Wednesday, February 11, 2015

Geneva Climate Conference Warming Up?

A flash mob appeared in front of the Hall of Nations in Geneva today, where delegates from some 200 countries are laboring frantically to sustain the momentum of the process that leads to Paris. Demonstrators urged attendees on with their work, but it isn't clear the delegates needed any prodding. Their task is immense, but clearly defined--and perhaps unprecedented in human experience: they need to bring together an enormously complicated consensus on the framework of the agreement they hope to reach 10 months from now in Paris.

How complicated? David Waskow of the International Climate  Initiative has identified three of the more complicated dimensions of that agreement:

1) The enormous range of particular solutions, innovations, sustainable projects and technologies that will reduce greenhouse emissions and head off global warming need to be identified and evaluated, country by country. This has caused the more generic draft document created in Lima in December to triple in size, from some 30 pages to nearly 100, as each particular nation introduces its own approach. Somehow the aggregate effect of these many policies will have to be tallied next fall in order to see where the proposals stand in relation to the overall global goal.

2) Some system for tracking implementation going forward needs to be agreed upon, so that after Paris the world's governments can in effect keep an eye on each other and exert the 'peer pressure' that may be the main mechanism for compliance. Bold promises in Paris without meaningful follow-up will not be very useful, so the actual structure of that follow-through is essential--but as yet indeterminate.

3) Finally, and perhaps most sensitive, there remains the question of what Waskow calls "legal architecture," i.e. the structure of the agreements and enforcement mechanisms that nations will formally agree to. Whether legally binding treaties are even conceivable seems doubtful: most observers seem to think that voluntary compliance and self-monitoring--combined with some system of accountability and 'peer pressure' that may be obtainable--is the best that will emerge from Paris.
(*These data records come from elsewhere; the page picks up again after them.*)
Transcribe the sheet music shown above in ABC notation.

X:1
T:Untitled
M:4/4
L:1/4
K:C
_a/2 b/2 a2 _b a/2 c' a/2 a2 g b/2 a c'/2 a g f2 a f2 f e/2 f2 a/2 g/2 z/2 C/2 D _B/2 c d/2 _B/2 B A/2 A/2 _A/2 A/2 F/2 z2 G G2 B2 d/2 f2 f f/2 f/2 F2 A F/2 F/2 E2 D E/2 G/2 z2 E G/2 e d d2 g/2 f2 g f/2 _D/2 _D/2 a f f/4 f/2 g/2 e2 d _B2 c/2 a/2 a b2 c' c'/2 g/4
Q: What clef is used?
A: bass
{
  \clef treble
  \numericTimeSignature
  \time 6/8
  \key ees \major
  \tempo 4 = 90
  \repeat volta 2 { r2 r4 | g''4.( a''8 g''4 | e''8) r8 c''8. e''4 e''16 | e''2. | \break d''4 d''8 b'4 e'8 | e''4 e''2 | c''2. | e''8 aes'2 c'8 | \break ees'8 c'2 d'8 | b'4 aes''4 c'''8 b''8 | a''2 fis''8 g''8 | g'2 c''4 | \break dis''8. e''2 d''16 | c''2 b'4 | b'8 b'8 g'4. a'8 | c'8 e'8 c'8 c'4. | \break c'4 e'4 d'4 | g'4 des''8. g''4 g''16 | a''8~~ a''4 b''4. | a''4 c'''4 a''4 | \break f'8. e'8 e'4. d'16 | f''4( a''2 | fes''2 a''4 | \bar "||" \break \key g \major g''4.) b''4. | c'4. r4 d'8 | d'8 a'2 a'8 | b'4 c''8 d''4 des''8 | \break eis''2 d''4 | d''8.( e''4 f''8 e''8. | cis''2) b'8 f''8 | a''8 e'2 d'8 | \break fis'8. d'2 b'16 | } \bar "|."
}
When one considers the resistances among the three largest polluters--India, which has declared that its anti-poverty growth measures trump any climate policies, China, whose rate of pollution increase and coal-driven economy pose staggeringly large problems, and the US, whose policies must to some degree pass through the Senate committee chaired by Senator Imhofe, possibly the world's most idiotic spokesperson on these issues--the magnitude of the challenge becomes clearer.

Nonetheless, the specter of the world's family of nations, gathered in Lima, now Geneva, next Bonn, then Paris, struggling to resolve these vast differences on behalf of our children's children and the survival of our species--it's a mighty spectacle. A flash mob of millions, not hundreds, would have been more in scale.